The brown mite feeds by sucking the contents out of leaf cells, reducing tree vitality and adversely affecting fruit size. Leaf injury begins as a mottling and browning of leaves, and heavy populations of brown mites can remove almost all the chlorophyll from leaves. Nymph mites are red, turning brownish green as adults.

Citrus cutworm larvae feed on numerous leaves, blossoms, or fruit, causing damage throughout. Larvae begin light green in color and turn pinkish or brown as they age, and have a white stripe along each side of the body.

Colonies of leaf curl plum aphids cause plant leaves to curl up tightly. Large amounts of honeydew are secreted, and tree growth and fruit sugar content can be reduced by infestations.

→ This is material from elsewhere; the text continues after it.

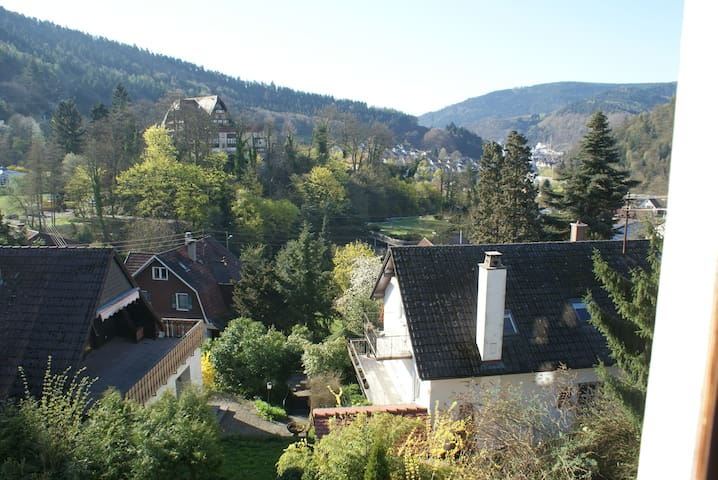 Im schönen Schwarzwald - Gernsbach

Aphids are shiny and range in color from green to brownish green or yellow.

The mealy plum aphid builds up in large numbers on the underside of leaves and causes curling and stunted growth. High populations can devitalize the tree, stunt growth, and reduce the sugar content of fruit. Honeydew dripping on fruit can cause cracking. Wingless adults are pale or whitish green with three dark stripes on their backs. Winged adults have a dark thorax and bands on the abdomen.